_Provided text_.
- - - - -

System.Collections.Concurrent.Partitioner class


  • Hello,

    I've tried to browse MSDN for relative documentation, but haven't found much. Therefore, my question is:

    What is the purpose and usage scenarios of System.Collections.Concurrent.Partitioner class?
    Please, describe it in more details, then it is described in MSDN.
    Vitaliy Liptchinsky http://dotnetframeworkplanet.blogspot.com/
    Friday, May 29, 2009 8:54 AM


  • Hi Vitaliy-

    Consider a parallel algorithm like those used in PLINQ or Parallel.ForEach.  These algorithms need to take in some data and figure out how to distribute that data across multiple cores so that data elements may be processed in parallel; in other words, the data needs to be partitioned.  In the case of input data that comes in the form of a T[], or an IList<T>, or an IEnumerable<T>, these libraries have default, general implementations of partitioning that work well in many cases.  But a general partitioning implementation won't be the best possible for every possible problem, and thus it's useful to be able to tell these algorithms exactly how they should partition a given data source.  Consider, for example, a balanced Tree<T> that implements IEnumerable<T>.  As an instance of this tree supports enumeration, that instance could be handed off to PLINQ or Parallel.ForEach, which will happily enumerate over the tree data source.  Instead, however, better efficiency might be achievable if the Tree<T> told PLINQ or Parallel.ForEach to hand off large sections of the tree to the different threads, rather than forcing all of the threads to contend on the single IEnumerable<T> which is pipelining the nodes from the tree to those threads.

    This is where Partitioner<T> comes in.  PLINQ and Parallel.ForEach both support consuming implementations of Partitioner<T>, just like they support consuming implementations of IEnumerable<T>.  You can implement a Partitioner<T> that partitions your input data source and hands off those partitions to the consuming algorithm.  Back to the example, you could implement a TreePartitioner<T> that nows how to partition a Tree<T> efficiently for parallel consumption.

- - - - -

_Information shown_.
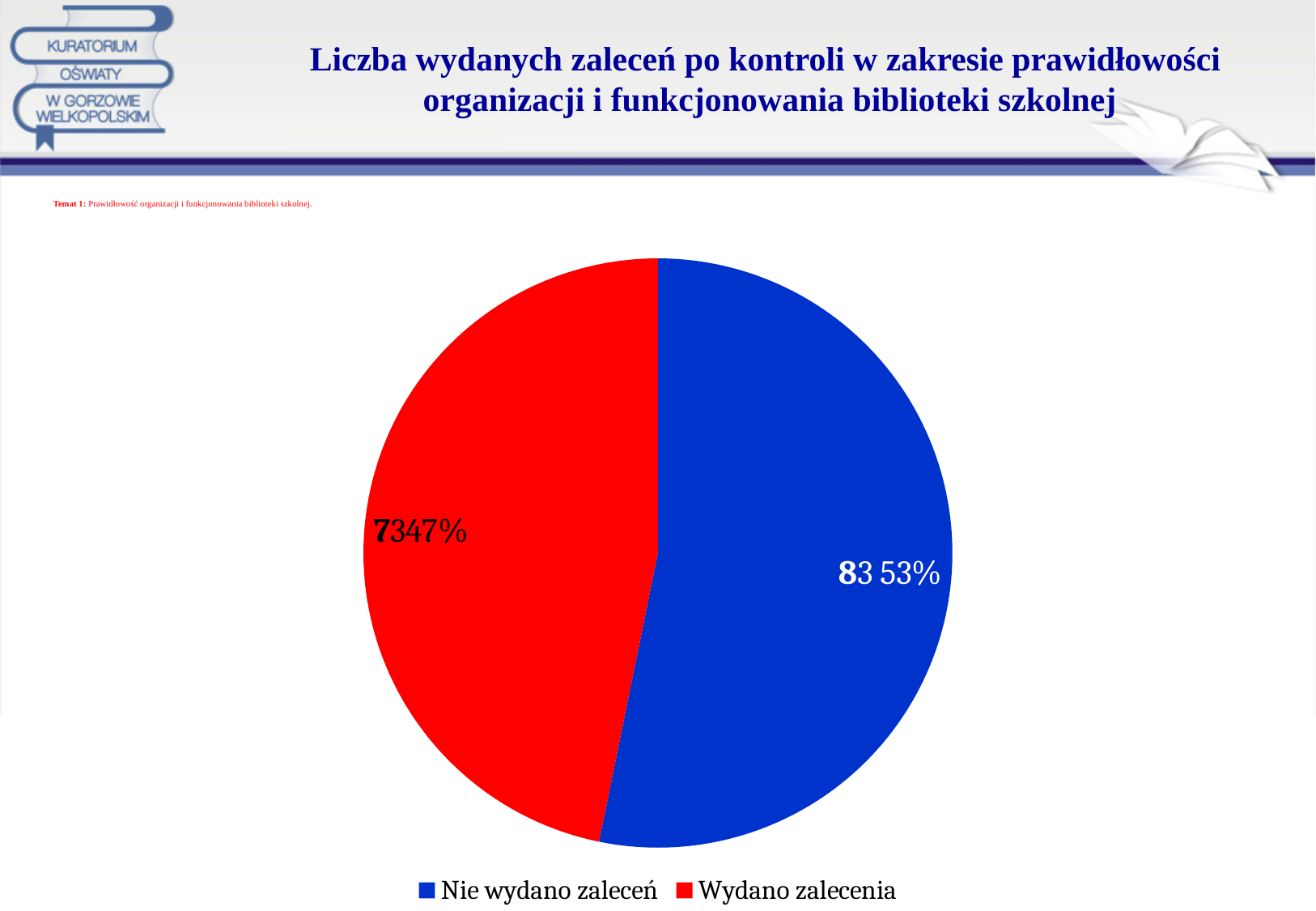
How many slices does the pie chart have? 2 What is the number shown for 'Nie wydano zaleceń'? 83 What is the difference between the number for 'Nie wydano zaleceń' and the number for 'Wydano zalecenia'? 10 What kind of chart is shown on the slide? pie chart How many entries does the legend list? 2 What percentage share does the 'Wydano zalecenia' slice have? 47% What colour is the 'Wydano zalecenia' slice? red Which category has the largest slice of the pie? Nie wydano zaleceń Which category has the smallest slice of the pie? Wydano zalecenia What percentage share does the 'Nie wydano zaleceń' slice have? 53% What is the number shown for 'Wydano zalecenia'? 73 Which is larger, the value for 'Nie wydano zaleceń' or for 'Wydano zalecenia'? Nie wydano zaleceń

- - - - -

_Task statement_. Reproduce word for word the part of the Partitioner thread between "What is the" and "described in MSDN.", inclusive.

_Response below_.
What is the purpose and usage scenarios of System.Collections.Concurrent.Partitioner class?
    Please, describe it in more details, then it is described in MSDN.